Christian Pouga

Personal information
- Date of birth: 19 June 1986 (age 39)
- Place of birth: Douala, Cameroon
- Height: 1.93 m (6 ft 4 in)
- Position: Striker

Team information
- Current team: SA Mamertins

Youth career
- Avenir Douala
- 2001–2003: Dalian Shide

Senior career*
- Years: Team / Apps / (Gls)
- 2003–2004: Dalian Shide / 20 / (10)
- 2004–2006: Shanghai United / 40 / (21)
- 2006–2007: Zürich / 9 / (1)
- 2007: Aarau / 10 / (1)
- 2007–2008: Bellinzona / 34 / (18)
- 2008–2009: Sevilla B / 17 / (1)
- 2009–2010: Leixões / 27 / (7)
- 2010–2011: Vaslui / 21 / (3)
- 2011–2012: Marítimo / 13 / (2)
- 2012: OH Leuven / 19 / (5)
- 2013: Lierse / 7 / (0)
- 2013–2014: Ankaraspor / 2 / (0)
- 2014–2016: Boavista / 9 / (0)
- 2016: PS Kemi / 0 / (0)
- 2017: Al-Talaba / 0 / (0)
- 2017: Pembroke Athleta / 2 / (0)
- 2018–: SA Mamertins / 0 / (0)

Medal record
Vaslui
| Third place | Liga I | 2011 |

= Christian Pouga =

Cameroonian footballer (born 1986)

Christian Pouga (born 19 June 1986) is a Cameroonian professional footballer who plays as a striker for SA Mamertins in the Division d'Honneur in France.

==Career==

===Early years===
Pouga started off his professional footballing career with Shanghai United F.C. of the Chinese first division.

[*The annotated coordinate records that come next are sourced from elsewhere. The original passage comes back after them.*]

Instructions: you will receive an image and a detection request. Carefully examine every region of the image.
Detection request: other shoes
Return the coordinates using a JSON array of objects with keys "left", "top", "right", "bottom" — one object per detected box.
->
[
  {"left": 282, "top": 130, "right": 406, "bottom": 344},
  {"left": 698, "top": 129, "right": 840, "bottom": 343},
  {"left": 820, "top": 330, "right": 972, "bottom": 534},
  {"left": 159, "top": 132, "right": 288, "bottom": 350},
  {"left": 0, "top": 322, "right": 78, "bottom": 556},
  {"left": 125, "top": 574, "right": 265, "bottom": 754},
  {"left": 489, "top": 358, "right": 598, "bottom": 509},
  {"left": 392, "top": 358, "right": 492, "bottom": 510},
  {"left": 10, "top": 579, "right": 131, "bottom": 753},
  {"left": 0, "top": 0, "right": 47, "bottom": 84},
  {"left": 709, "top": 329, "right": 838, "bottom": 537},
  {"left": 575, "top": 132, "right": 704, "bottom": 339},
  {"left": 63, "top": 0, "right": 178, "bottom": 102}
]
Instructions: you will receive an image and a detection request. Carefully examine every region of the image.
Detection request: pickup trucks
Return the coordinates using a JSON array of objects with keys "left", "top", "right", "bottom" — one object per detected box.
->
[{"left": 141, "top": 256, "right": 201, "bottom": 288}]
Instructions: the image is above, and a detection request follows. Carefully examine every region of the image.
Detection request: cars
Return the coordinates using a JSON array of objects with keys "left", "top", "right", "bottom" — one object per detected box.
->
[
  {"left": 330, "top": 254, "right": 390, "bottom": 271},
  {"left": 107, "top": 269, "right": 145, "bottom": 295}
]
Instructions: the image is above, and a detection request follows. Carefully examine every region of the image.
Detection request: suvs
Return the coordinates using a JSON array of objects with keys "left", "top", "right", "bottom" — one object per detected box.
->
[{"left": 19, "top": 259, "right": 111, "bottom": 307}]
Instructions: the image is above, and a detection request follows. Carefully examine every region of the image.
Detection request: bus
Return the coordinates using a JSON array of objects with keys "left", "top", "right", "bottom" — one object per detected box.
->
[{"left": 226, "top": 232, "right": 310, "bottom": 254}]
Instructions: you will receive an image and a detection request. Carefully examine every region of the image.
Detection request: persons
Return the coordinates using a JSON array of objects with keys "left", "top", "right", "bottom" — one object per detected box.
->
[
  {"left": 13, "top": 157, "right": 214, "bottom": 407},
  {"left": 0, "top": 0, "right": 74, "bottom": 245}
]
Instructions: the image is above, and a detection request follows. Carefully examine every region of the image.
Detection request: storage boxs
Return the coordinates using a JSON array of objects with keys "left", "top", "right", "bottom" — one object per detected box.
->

Pouga then went to play his trade in Switzerland, he spent two successful years at FC Zürich and FC Aarau respectively.

It was when Pouga stepped down a division where he really shone, playing for AC Bellinzona of the Swiss second division, and in his first year with the club he helped the club gain promotion to the top flight of Swiss football by scoring 18 goals in 32 appearances.

===Sevilla B===
On 20 June 2008 Pouga was sold to Sevilla FC from AC Bellinzona for an undisclosed fee.

===Leixões===
On 18 July 2009, Pouga was loaned by Sevilla to Leixões SC, of the Portuguese League, for one year. Later on, the deal became permanent.

===Vaslui===
On 9 August 2010, Pouga signed with the Romanian club FC Vaslui for three years.

===Marítimo===
In June 2011, Pouga has started playing for CS Marítimo.

===PS Kemi===
On 14 July 2016, Pouga signed a two-year contract with PS Kemi, but left 2-weeks later for personal reasons.